You already know that your junk isn’t sellable at a garage sale, otherwise you wouldn’t even be considering the garbage bin. If the item is something that you’d be embarrassed to slap a price tag on at a yard sale, then why not just give it away for free instead of adding to the growing problem of dump sites filling up?

Here are some of the things that we’ve personally given away, for free, through and

  • Couch: with a broken frame, small tears in the cushions, and worn places
  • Used peanut oil: from our turkey fryer, seven gallons worth
  • Packing peanuts: that arrive with items we order online
  • Window blinds: with a few bent slats, and in need of a good cleaning
  • Computer printer: stopped printing
  • Digital camera: held together by a rubber band
  • Hoover Floormate: no longer squirted water out
  • End table or nightstand: broken door hinge
  • Loveseat: the arms were worn but otherwise in solid condition
  • Two shelf units: not nice enough to be used indoors, but good enough for a garage or storage area
  • Vinyl flooring: 15 feet by 4 feet, never used, a remnant that sat in the garage for several years

The couch could still be used in a teenager’s fort, or in a garage. It was usable. You couldn’t see the broken frame, but one side sat much lower than the other for it.

I can’t remember what the man wanted the peanut oil for, but I think it was related to alternative fuel for his car.

Packing peanuts can be reused by small businesses who might be struggling in a rough economy, if you’ve kept them clean, free of debris and insects, and stored indoors in a box until giving them away. I always wait until I have at least a big box full or two.

The broken printer could still be used as a scanner, or for parts at a repair shop, and it included the ink cartridges, installation CD, original user manual, and original box, although not the USB cable.

The camera had been functional when we last used it, but we hadn’t used it in awhile so we didn’t know if it still worked. We gave it away with no accessories or cables, and somebody did indeed want it.

Although the Hoover Floormate had stopped squirting out water, it still sucked up liquid. I think I posted in the ad that you could make due with a hand-held squirt bottle to distribute cleaning solution or water, and then use the Floormate to spread it around and suck it up. A lady from an animal rescue group was grateful to have it.
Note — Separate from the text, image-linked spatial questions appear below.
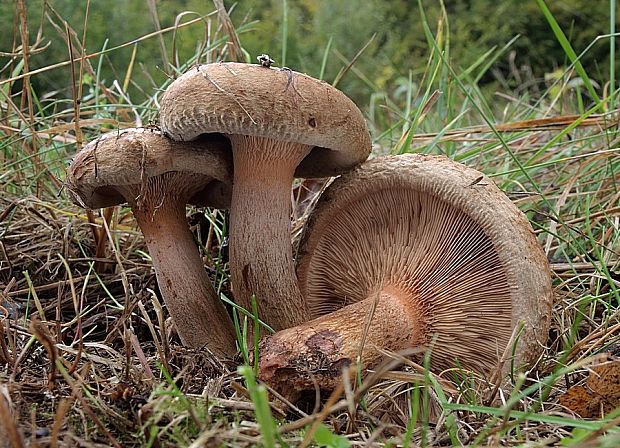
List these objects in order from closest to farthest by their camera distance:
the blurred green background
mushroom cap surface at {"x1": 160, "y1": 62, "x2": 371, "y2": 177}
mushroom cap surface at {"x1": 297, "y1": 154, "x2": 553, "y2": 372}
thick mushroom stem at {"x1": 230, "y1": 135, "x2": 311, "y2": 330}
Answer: mushroom cap surface at {"x1": 160, "y1": 62, "x2": 371, "y2": 177}, mushroom cap surface at {"x1": 297, "y1": 154, "x2": 553, "y2": 372}, thick mushroom stem at {"x1": 230, "y1": 135, "x2": 311, "y2": 330}, the blurred green background

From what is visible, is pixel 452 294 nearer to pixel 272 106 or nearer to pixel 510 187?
pixel 272 106

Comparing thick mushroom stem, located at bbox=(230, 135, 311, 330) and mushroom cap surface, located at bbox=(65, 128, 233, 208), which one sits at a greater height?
mushroom cap surface, located at bbox=(65, 128, 233, 208)

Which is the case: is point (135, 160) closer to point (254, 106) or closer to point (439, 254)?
point (254, 106)

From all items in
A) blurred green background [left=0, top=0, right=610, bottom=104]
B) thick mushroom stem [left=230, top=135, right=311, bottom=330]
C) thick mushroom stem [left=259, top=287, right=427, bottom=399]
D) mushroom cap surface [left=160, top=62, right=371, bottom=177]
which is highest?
mushroom cap surface [left=160, top=62, right=371, bottom=177]

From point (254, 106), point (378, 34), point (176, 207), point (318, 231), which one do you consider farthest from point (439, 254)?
point (378, 34)

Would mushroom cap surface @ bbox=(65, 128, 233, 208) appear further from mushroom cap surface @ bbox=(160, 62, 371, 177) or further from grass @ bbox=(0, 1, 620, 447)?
grass @ bbox=(0, 1, 620, 447)

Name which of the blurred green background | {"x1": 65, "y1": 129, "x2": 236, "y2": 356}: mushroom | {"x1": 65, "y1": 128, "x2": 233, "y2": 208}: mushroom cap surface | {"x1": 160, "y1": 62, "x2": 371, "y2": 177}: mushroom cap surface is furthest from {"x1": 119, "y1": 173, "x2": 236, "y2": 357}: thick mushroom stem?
the blurred green background

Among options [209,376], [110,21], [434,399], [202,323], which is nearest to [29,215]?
[202,323]
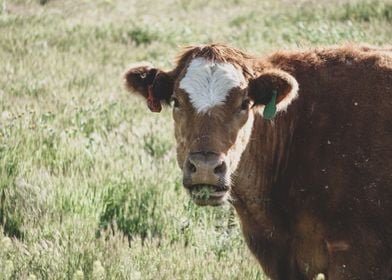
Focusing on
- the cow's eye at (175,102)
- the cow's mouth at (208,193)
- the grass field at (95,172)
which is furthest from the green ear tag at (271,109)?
the grass field at (95,172)

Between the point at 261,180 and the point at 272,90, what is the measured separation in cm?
69

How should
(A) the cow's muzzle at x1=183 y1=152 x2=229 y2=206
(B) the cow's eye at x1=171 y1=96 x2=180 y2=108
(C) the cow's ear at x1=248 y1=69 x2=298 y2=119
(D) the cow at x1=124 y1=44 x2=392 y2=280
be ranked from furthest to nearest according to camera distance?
(B) the cow's eye at x1=171 y1=96 x2=180 y2=108 < (C) the cow's ear at x1=248 y1=69 x2=298 y2=119 < (D) the cow at x1=124 y1=44 x2=392 y2=280 < (A) the cow's muzzle at x1=183 y1=152 x2=229 y2=206

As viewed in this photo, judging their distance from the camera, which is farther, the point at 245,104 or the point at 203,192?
the point at 245,104

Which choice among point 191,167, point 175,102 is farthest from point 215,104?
point 191,167

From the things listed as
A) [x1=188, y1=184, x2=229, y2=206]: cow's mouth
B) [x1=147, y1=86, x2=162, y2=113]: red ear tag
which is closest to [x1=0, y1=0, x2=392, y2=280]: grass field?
[x1=188, y1=184, x2=229, y2=206]: cow's mouth

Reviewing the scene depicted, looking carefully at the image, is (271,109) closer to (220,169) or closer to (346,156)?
(346,156)

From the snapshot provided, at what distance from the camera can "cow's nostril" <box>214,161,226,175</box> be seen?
4.99 meters

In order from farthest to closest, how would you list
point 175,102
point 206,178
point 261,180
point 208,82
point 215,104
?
A: point 261,180 < point 175,102 < point 208,82 < point 215,104 < point 206,178

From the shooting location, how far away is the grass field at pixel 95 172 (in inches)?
229

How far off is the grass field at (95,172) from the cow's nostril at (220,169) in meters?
0.93

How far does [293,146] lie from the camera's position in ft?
18.7

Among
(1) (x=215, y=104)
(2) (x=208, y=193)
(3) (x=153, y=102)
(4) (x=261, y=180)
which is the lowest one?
(4) (x=261, y=180)

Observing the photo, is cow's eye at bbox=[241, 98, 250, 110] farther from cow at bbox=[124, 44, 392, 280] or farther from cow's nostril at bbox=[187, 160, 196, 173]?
cow's nostril at bbox=[187, 160, 196, 173]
Every one of these items found a new home. When the new owner was ready to come and pick them up, we put them out on the front porch or in the driveway. They pulled up, took the item, and left. We did not open the front door or meet with them in person, though we did watch them out the window.

They waved — we waved. They smiled — we smiled. Everybody was happy. It was a win-win.

You do need to be careful where outdoors you put the freebie, and make sure to be explicit so that they don’t inadvertently take other things like your flower planters.

If you aren’t comfortable giving out your home address and the item is small enough, you can meet with people in the parking lots of many police stations. Several of our local police stations have set up safe zones for this very purpose. Our local cop shop marked the parking slots so that we’d know which ones to use, just the same as one would for handicapped parking spots. We love our men in blue!